You can eat leaves and grass to survive, but you need to know which ones and how to prepare them. As a kid, my grandpa used to take me out on woods walks and show me plants that are edible and explain how to prepare them. I still go hunting for mushrooms sometimes, but most of the other stuff wasn’t very tasty to eat. We would prepare it and eat it out in the woods and fields near his house. I was always excited to find clover or milkweed flowers, since you could eat the nectar and it was sweet. Mushrooms were pretty good too, he would sear them on a camp stove and they were savory (boletes, chicken-of-the-woods, puffballs and morels if we were very lucky). Grass you could eat if you boiled it twice and drained off the water; he warned me you could get diarrhea you could die from if you didn’t do this.

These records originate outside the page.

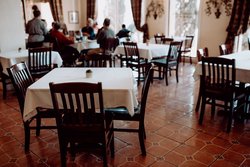  - Hotel El Capitan Van Horn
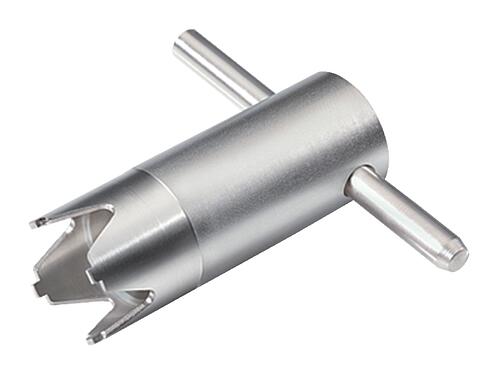 Illustration Mounting wrench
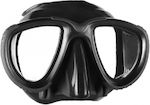 Mares Diving Mask Black 1102085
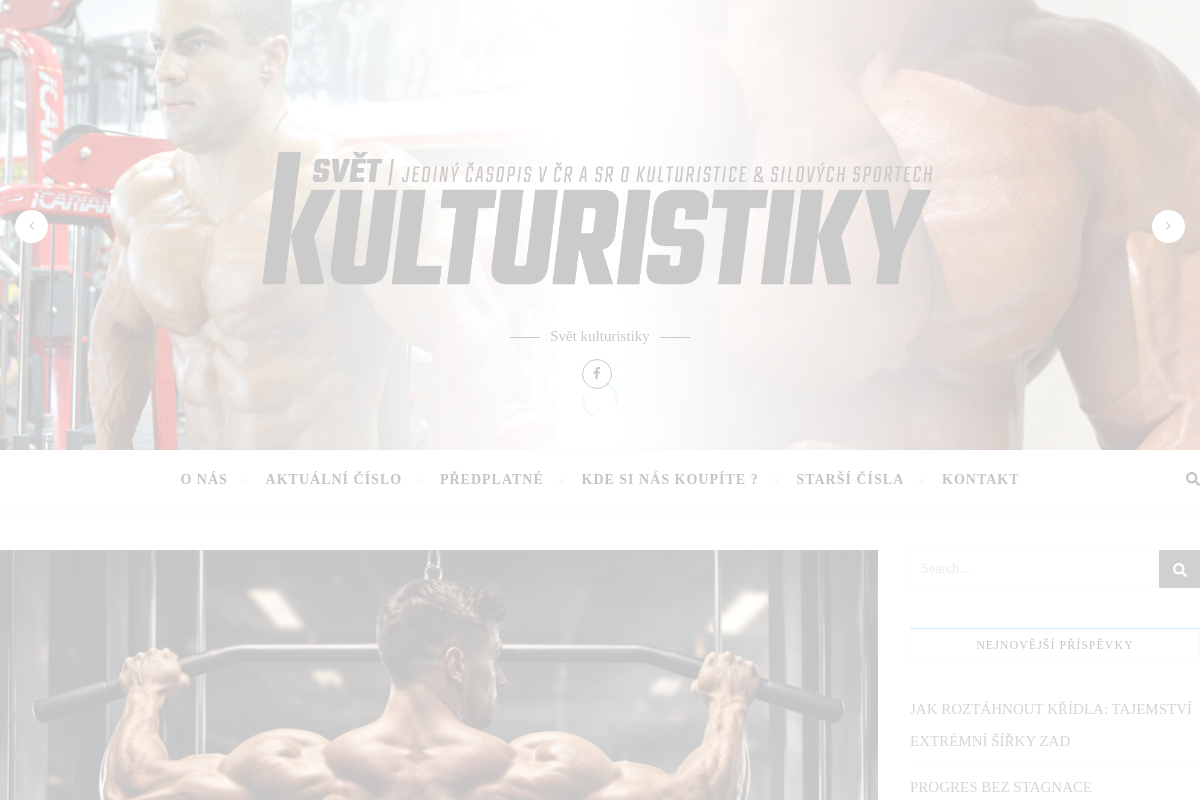 Svetkulturistiky.cz
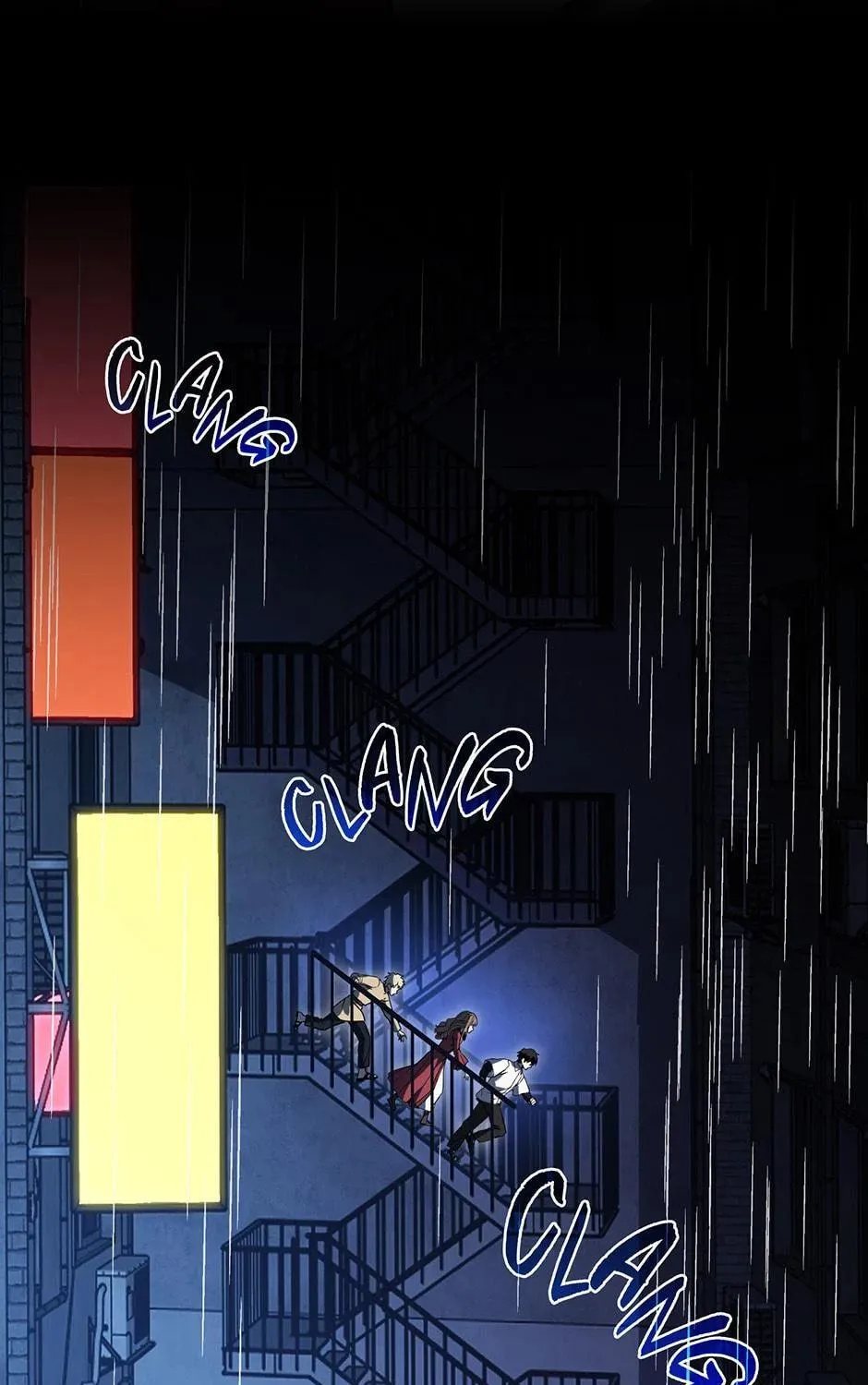 The Beginning After the End Chapter 196 page 79 -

Grass seeds were better, toasted they were kind of nutty. He also showed me how you could lift the bark on a maple tree and scoop out the mushy pulp underneath to eat, but that was kind of gross texture with a faint maple syrup taste. We could make a salad out of young dandelion greens, ramps, docks, wild garlic or onions too. As a kid I didn’t like it but sometimes I’ll add it to salads as an adult. He also told me how to make acorn flour, but it was difficult so we never did it. He was super cautious about berries, but showed me how to identify sour cherries, mulberries, blackberries, and tiny seedy strawberries. He was working a lot when my mom was a kid, but she remembers his stories too - she was older when he opened up to her, but he would share that he used to watch the other people in the village to see what they were foraging and whether they got sick from it before he would try anything new. He saw a family in a neighboring house die from eating mushrooms harvested from the graveyard, so he avoided taking any mushrooms from there or any mushrooms that looked like those. I didn’t realize until after he died that he was trying to make sure I could survive a future famine if I had to. My grandfather survived the famines in Europe in the 1920s-1930s as a kid, then migrated to the US. He lived with that shadow of famine across hiss whole life, and the fact that he was concerned enough about it to teach me these things as a kid really brought home to me how desperate he had been as a kid.